THINK! publishes road safety survey
The recently published results of THINK!’s annual road safety survey show that drivers think that drink-driving is the most important issue to address, and speeding the second, very closely followed by mobile phone use whilst driving.
The survey also says: “There has been an increase in the perceived importance of cycling safety (from 6% in November 2011 to 10% in July 2013), suggesting this is moving up the agenda.”
However, when asked what people look out for at junctions, only three in ten drivers spontaneously mentioned the need to look out for cyclists.
Toughen up on texting, says IAM
Having analysed eleven recent prosecutions involving mobile and smartphone use, IAM (Institute of Advanced Motorists) wants to see tougher penalties for texting drivers. Loss of concentration was common to all cases: there were six incidents where vehicles ran into the back of a stationary or slow moving queue of traffic or a broken down vehicle; three incidents where vehicles drifted across the road and hit another vehicle head-on; and two incidents leading to the death of a pedestrian.
Cyclists protest at bus lane suspension in Liverpool
Cyclists in Liverpool have combined with other groups to protest at Mayor Joe Anderson’s decision to suspend the city’s bus lanes for nine months, because there are suspicions that the lanes are causing congestion. The Mayor says the time will be used to monitor the effect of their absence.

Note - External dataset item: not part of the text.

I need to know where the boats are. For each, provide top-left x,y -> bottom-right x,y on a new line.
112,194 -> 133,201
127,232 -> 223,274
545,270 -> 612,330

Many cyclists see bus lanes, which they’ve been allowed to use in Liverpool, as a relatively ‘safe haven’ – so the impact on cycling in the city could be serious and there are doubts that this has been properly considered or assessed.
New app eases cycle-rail journeys
The cycle-rail combination doesn’t always go all that smoothly, and different arrangements apply for different operators, but a new app (Android and iPhone) is now ready to help.
The app makes it easy and quick to find out about cycling facilities, the rules for taking bikes on trains, the number of cycle spaces available and information on cycle reservations. It has been developed by ATOC (Association of Train Operating Companies) in partnership with National Rail Enquiries. (Photo: ATOC)
Students study the inside of lorry cabs
The Mineral Products Association (MPA) went to Cambridge University’s Freshers’ Fair recently with a Hanson cement tanker to show students what the view is like from a driver’s cab. The idea was to demonstrate the best road positioning for cyclists in relation to a large goods vehicle.
Cycle to Work Day - the results
The organisers of National Cycle to Work Day (12 September) report that thousands of people pledged to cycle 256,932 miles to work, and collectively saved 6,821.17kg of CO2 while burning 12,071,397 calories.